I seem to get all my best insights about marketing while thinking about things that (seemingly) have nothing to do with marketing — while watching The Sopranos, or reading Allen Ginsberg or Matt Ridley, or listening to Bob Dylan or Leonard Cohen, or looking at a Picasso. I tend to arrive at epiphanies in this way as much, if not more than when I sit around and think directly about marketing. It's just the way my brain works.
I suspect that it is also the way Andy Havens's brain works, although I hesitate to speculate about what might actually take place in those dark corridors. Andy is a marketing guru who not long ago "retired" from one of my favorite listservs, in reaction to years of frustration trying to make lawyers "get it" about marketing. Now Andy has a new blog, TinkerX, in which he recently caught my eye with a post about Heisenberg's Uncertainty Principle. This principle of quantum physics, also known as the Principle of Indeterminacy, is something I (and a lot of people) have thought about for years, not only in a scientific context, but how it might apply to our understanding of other phenomena, including marketing. I am not going to try to explain it.

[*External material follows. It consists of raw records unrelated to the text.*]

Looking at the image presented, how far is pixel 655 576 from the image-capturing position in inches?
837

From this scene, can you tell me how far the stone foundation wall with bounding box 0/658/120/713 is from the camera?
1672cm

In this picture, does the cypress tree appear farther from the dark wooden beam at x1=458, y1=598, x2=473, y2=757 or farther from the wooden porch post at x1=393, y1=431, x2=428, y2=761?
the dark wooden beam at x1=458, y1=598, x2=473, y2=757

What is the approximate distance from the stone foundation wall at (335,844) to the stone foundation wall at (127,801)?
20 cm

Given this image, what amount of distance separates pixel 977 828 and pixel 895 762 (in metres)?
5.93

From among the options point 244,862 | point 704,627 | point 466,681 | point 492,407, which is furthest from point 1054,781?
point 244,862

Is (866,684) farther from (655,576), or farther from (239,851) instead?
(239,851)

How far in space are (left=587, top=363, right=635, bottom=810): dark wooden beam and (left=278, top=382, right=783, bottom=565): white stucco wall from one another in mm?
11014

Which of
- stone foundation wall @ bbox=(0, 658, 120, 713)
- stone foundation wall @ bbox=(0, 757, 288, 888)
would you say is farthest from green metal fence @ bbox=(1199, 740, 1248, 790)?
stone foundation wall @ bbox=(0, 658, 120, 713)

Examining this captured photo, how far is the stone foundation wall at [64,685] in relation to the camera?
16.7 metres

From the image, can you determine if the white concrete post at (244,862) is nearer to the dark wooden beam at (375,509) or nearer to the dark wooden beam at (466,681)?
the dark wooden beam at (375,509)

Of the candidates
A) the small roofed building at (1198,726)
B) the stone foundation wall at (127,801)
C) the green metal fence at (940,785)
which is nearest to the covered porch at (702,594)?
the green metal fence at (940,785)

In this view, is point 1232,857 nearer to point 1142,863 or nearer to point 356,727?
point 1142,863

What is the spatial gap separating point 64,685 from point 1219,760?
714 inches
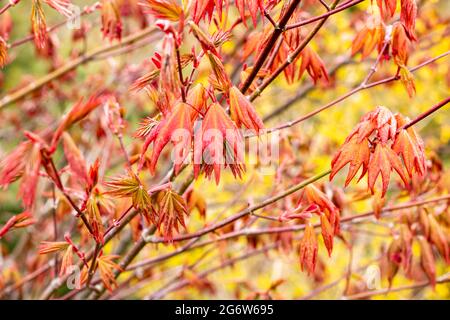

Andy does a decent job of that, but since all sort of very bright people still argue about what it means and what it doesn't mean, don't expect to solve the riddle single-handedly.
I told Andy that my own interpretation of the Uncertainty Principle and how it might apply to marketing is closer to that of screenwriter William Goldman's famous assessment of Hollywood and the movie business: Nobody knows anything.






AH! Thank you so much Mark for posting about Andy's new blog. I'm an AH fan of grand proportions and greatly missed his musings.
Looking forward to meeting you at BlawgThink...your intro on the attendee circ. was highly amusing and readily caught my attention!